WHAT THE TASK REQUIRES ▸ Without copying any picture, transcribe exactly the lines of the data below from the one containing "Inteligentní elektronická zařízení" through the one containing "Tajemnica Jareda Straya - Adam Szabat".

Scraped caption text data

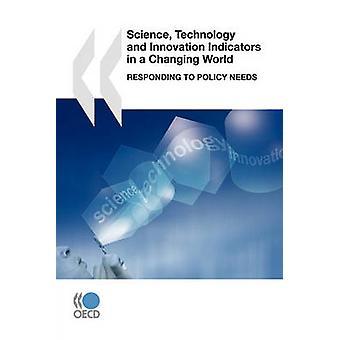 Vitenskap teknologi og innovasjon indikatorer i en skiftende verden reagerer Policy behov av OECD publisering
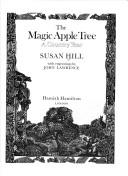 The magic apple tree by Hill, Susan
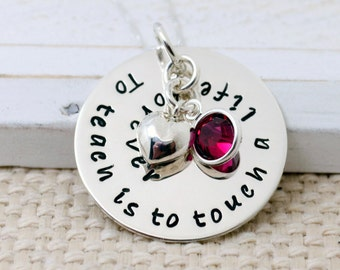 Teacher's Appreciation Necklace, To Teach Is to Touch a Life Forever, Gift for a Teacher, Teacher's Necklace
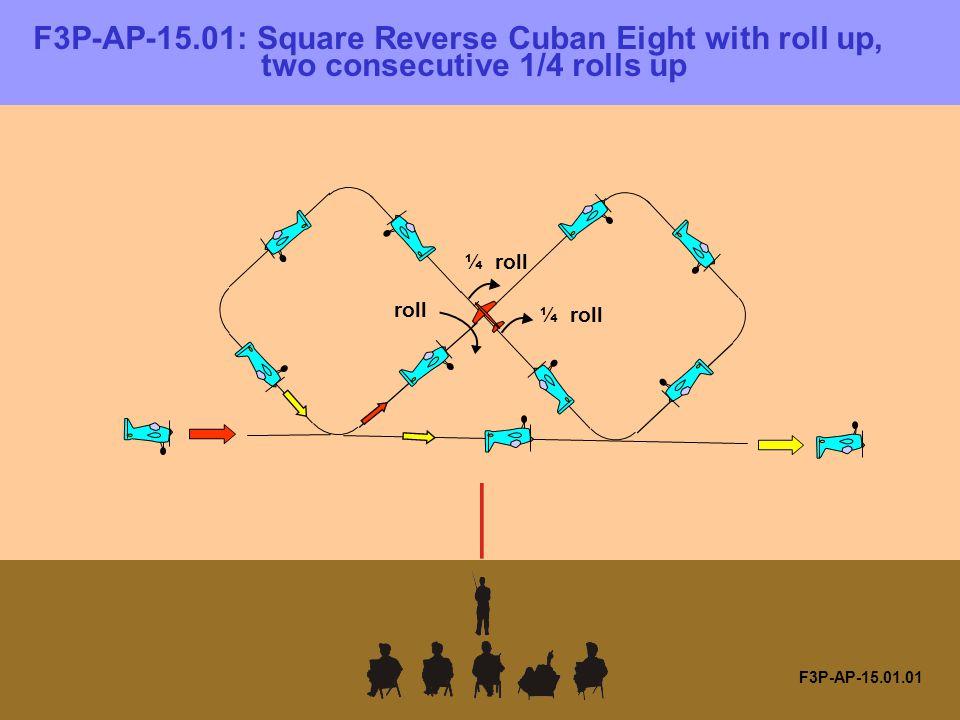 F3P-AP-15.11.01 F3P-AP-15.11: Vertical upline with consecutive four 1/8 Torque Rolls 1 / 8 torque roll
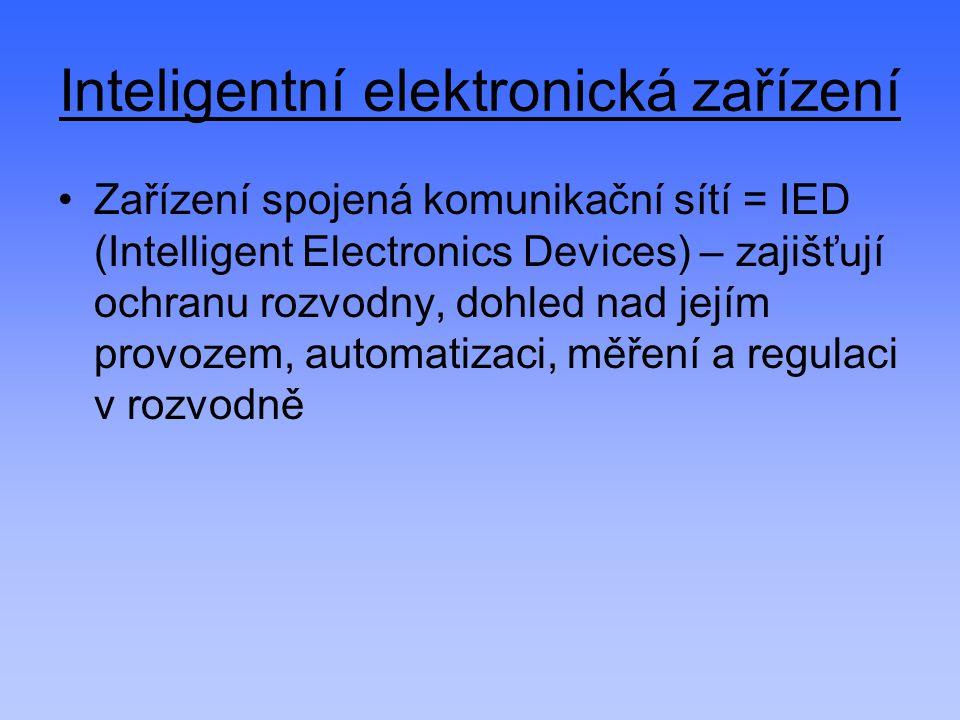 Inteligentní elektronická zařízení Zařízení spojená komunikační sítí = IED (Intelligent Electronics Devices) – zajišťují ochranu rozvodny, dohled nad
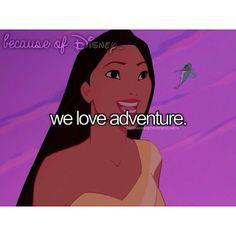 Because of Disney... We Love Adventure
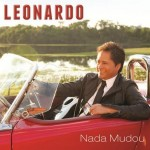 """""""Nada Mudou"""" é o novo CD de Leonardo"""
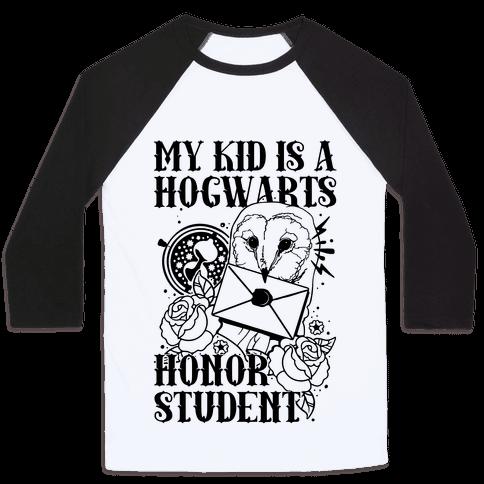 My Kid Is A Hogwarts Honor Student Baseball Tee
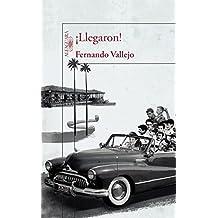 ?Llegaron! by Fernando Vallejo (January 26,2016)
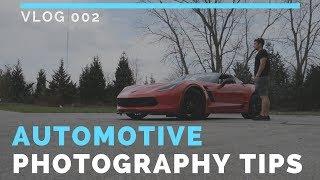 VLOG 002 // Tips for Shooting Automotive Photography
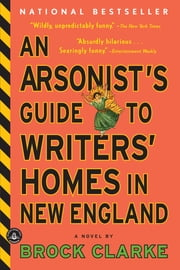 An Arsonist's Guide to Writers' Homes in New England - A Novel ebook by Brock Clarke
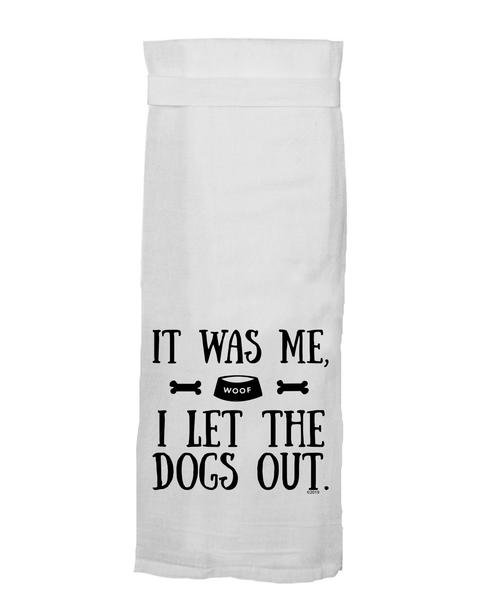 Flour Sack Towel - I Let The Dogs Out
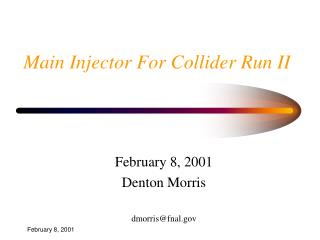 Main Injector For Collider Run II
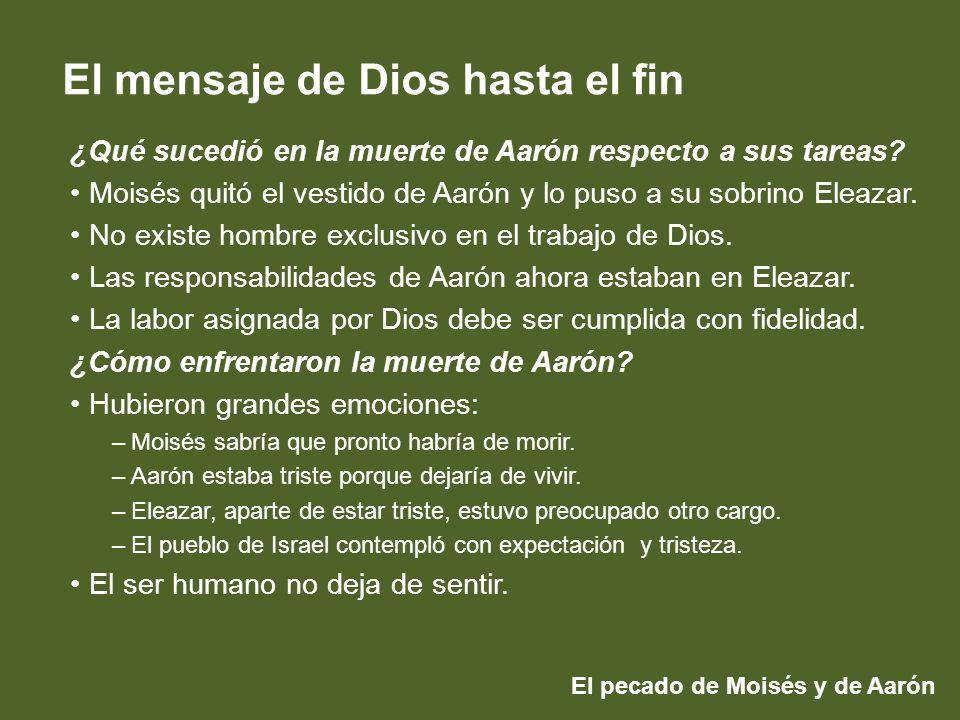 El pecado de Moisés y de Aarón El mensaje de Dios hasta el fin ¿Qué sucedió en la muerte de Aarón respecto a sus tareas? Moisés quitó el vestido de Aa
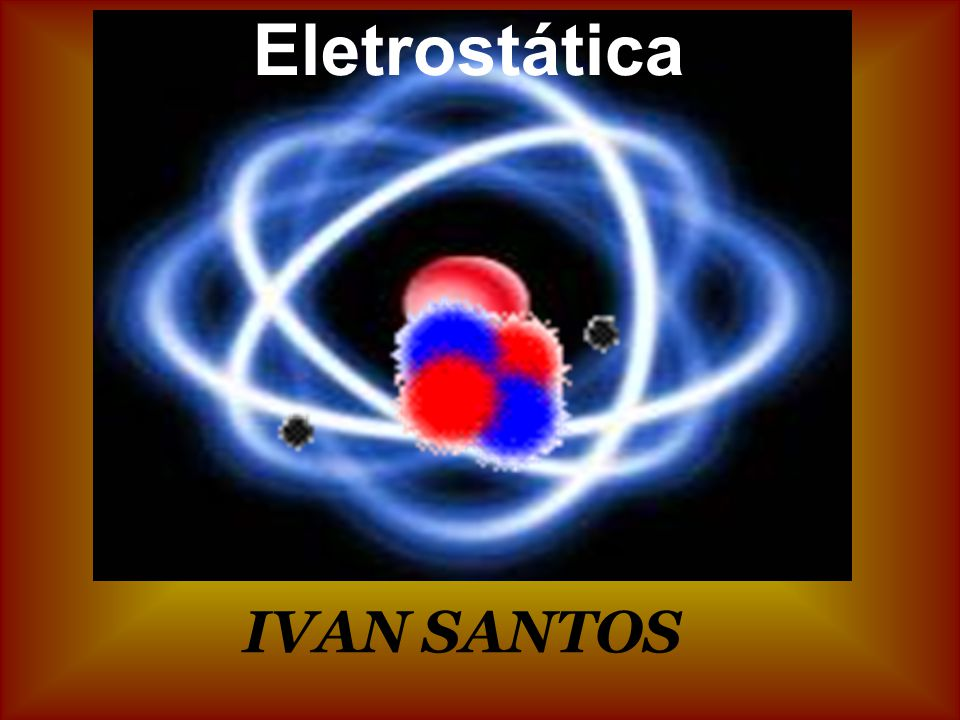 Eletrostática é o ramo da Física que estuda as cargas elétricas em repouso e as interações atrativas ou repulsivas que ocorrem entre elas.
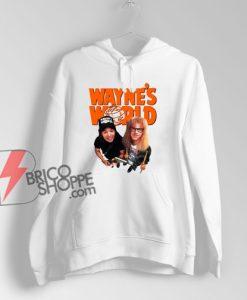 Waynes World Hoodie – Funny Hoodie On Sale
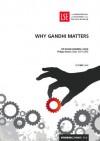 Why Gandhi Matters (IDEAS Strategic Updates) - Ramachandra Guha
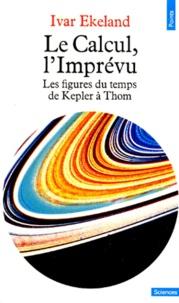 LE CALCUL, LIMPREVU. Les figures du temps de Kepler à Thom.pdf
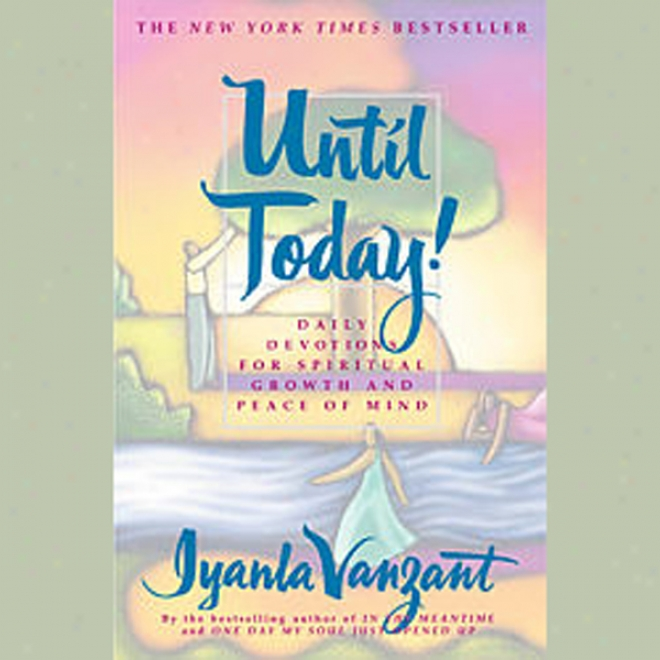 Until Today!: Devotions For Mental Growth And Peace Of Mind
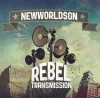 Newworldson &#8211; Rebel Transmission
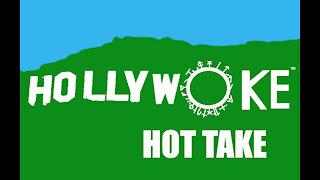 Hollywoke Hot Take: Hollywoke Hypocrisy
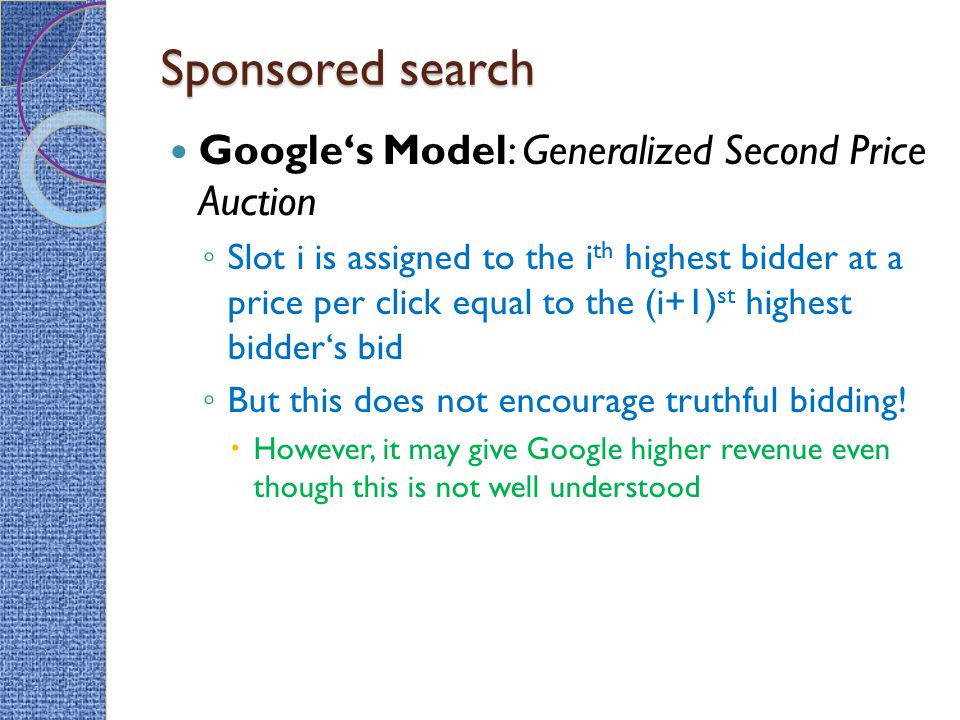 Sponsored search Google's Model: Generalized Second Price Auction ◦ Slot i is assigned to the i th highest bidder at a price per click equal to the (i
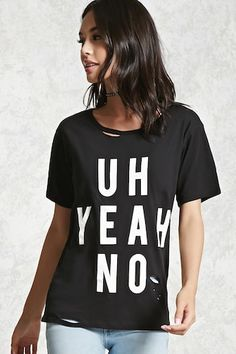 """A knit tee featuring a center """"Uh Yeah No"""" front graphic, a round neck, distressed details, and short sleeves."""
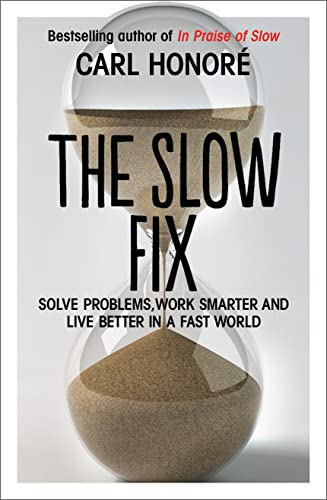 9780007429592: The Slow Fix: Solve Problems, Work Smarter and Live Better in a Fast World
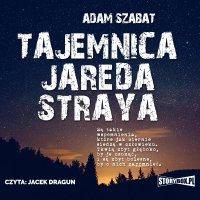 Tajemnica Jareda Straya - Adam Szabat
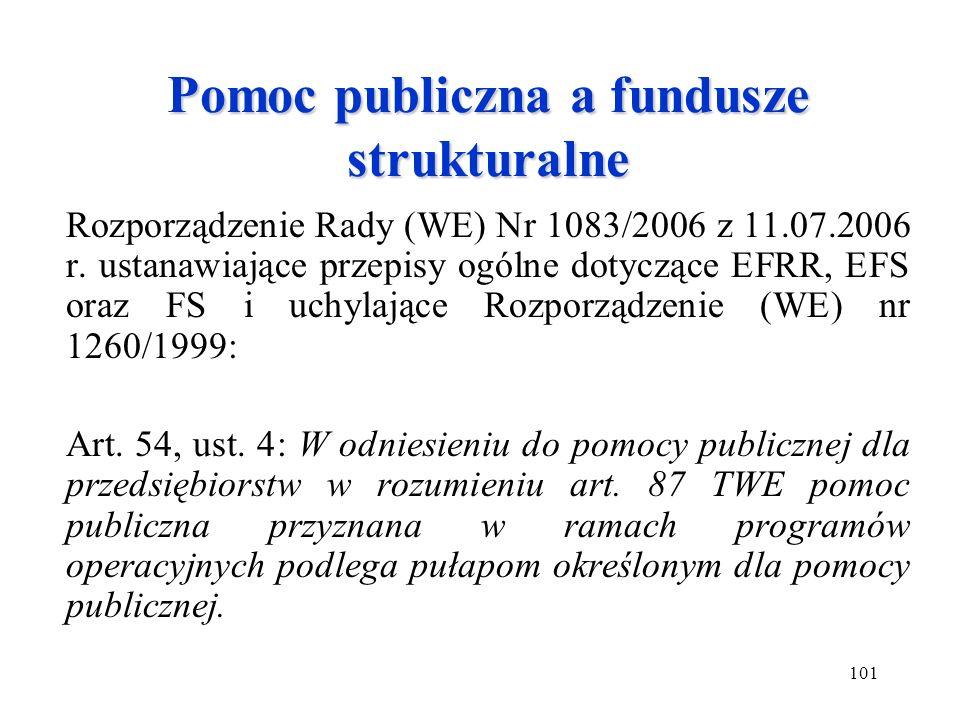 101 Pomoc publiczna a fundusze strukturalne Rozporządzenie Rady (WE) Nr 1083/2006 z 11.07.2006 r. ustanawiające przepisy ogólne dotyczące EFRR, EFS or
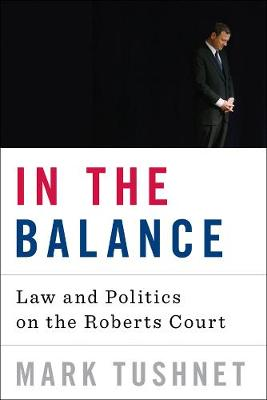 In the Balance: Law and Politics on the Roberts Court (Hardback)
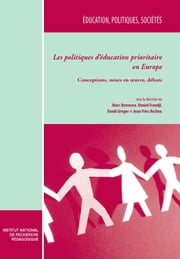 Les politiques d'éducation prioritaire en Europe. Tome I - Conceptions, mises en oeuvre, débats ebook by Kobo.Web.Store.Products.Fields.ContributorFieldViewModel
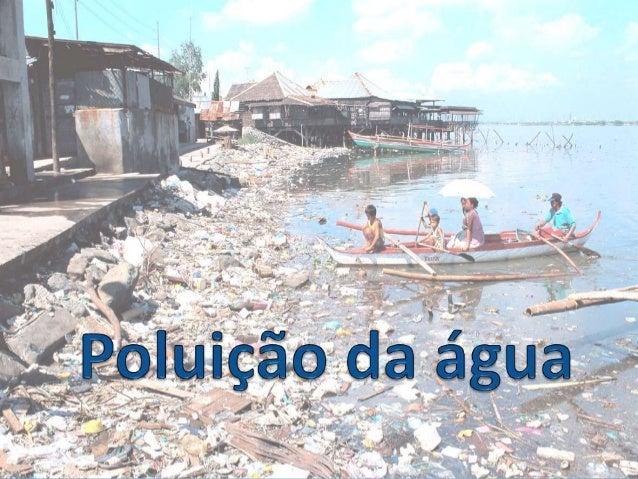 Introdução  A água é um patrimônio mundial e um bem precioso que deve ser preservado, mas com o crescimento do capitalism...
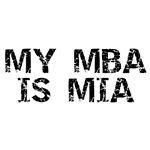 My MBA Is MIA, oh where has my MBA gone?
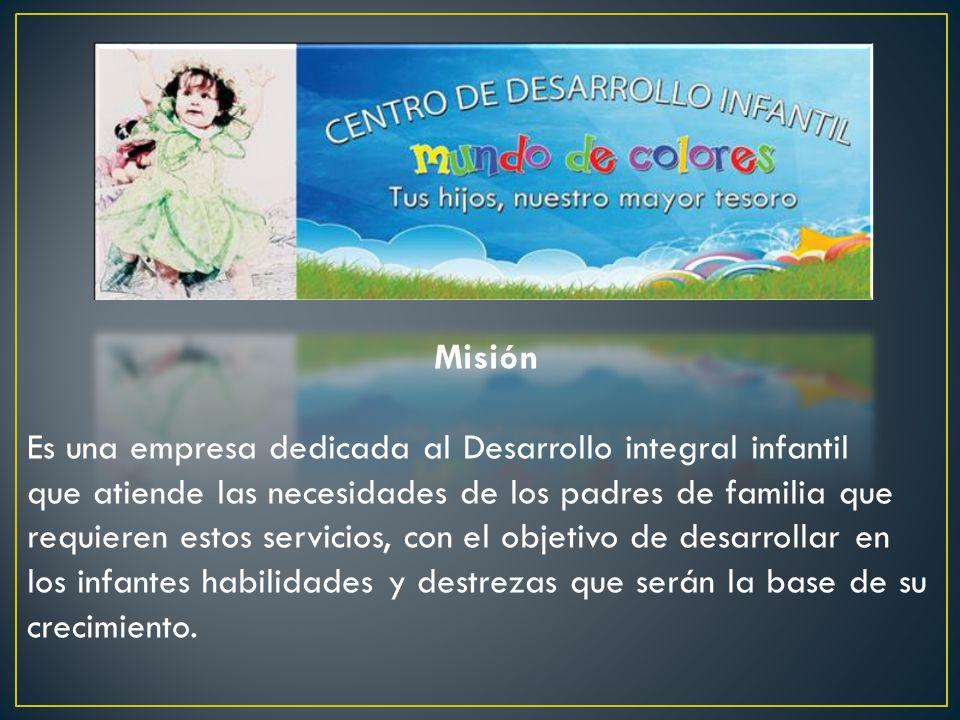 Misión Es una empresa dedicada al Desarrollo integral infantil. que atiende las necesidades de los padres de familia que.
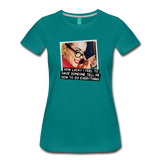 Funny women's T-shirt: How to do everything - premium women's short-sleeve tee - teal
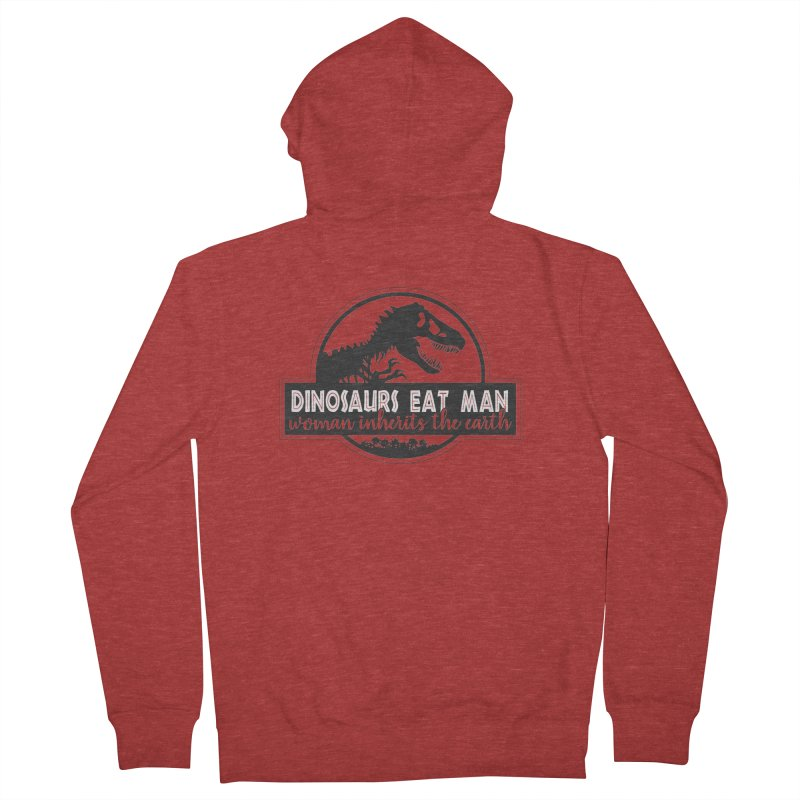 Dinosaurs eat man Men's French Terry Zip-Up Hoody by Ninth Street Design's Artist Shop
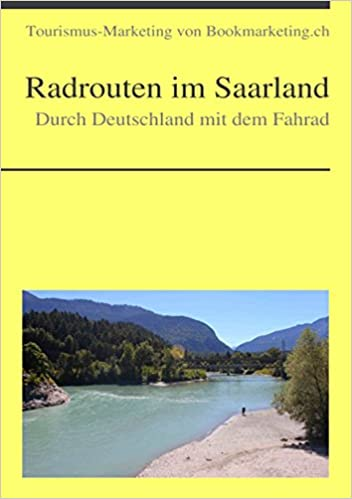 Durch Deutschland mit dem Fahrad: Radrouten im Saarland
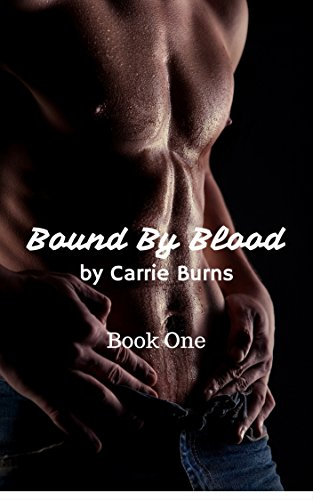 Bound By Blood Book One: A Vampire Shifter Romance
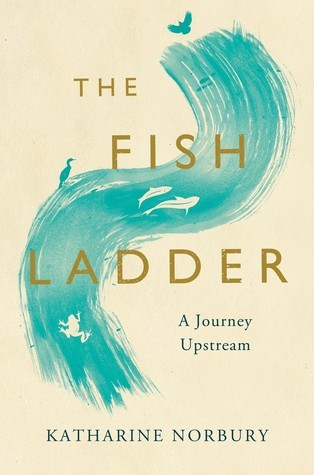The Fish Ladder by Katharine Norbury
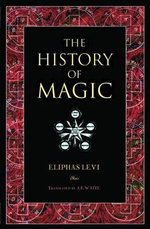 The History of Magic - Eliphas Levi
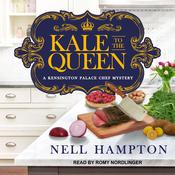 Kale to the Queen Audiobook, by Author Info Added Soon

YOUR RESPONSE ▸
 Inteligentní elektronická zařízení Zařízení spojená komunikační sítí = IED (Intelligent Electronics Devices) – zajišťují ochranu rozvodny, dohled nad
 Because of Disney... We Love Adventure
 """""""Nada Mudou"""" é o novo CD de Leonardo"""
 My Kid Is A Hogwarts Honor Student Baseball Tee
 ?Llegaron! by Fernando Vallejo (January 26,2016)
 VLOG 002 // Tips for Shooting Automotive Photography
 An Arsonist's Guide to Writers' Homes in New England - A Novel ebook by Brock Clarke
 Flour Sack Towel - I Let The Dogs Out
 Main Injector For Collider Run II
 El pecado de Moisés y de Aarón El mensaje de Dios hasta el fin ¿Qué sucedió en la muerte de Aarón respecto a sus tareas? Moisés quitó el vestido de Aa
 Eletrostática é o ramo da Física que estuda as cargas elétricas em repouso e as interações atrativas ou repulsivas que ocorrem entre elas.
 Waynes World Hoodie – Funny Hoodie On Sale
 Why Gandhi Matters (IDEAS Strategic Updates) - Ramachandra Guha
 LE CALCUL, LIMPREVU. Les figures du temps de Kepler à Thom.pdf
 Until Today!: Devotions For Mental Growth And Peace Of Mind
 Newworldson &#8211; Rebel Transmission
 Hollywoke Hot Take: Hollywoke Hypocrisy
 Sponsored search Google's Model: Generalized Second Price Auction ◦ Slot i is assigned to the i th highest bidder at a price per click equal to the (i
 """A knit tee featuring a center """"Uh Yeah No"""" front graphic, a round neck, distressed details, and short sleeves."""
 9780007429592: The Slow Fix: Solve Problems, Work Smarter and Live Better in a Fast World
 Tajemnica Jareda Straya - Adam Szabat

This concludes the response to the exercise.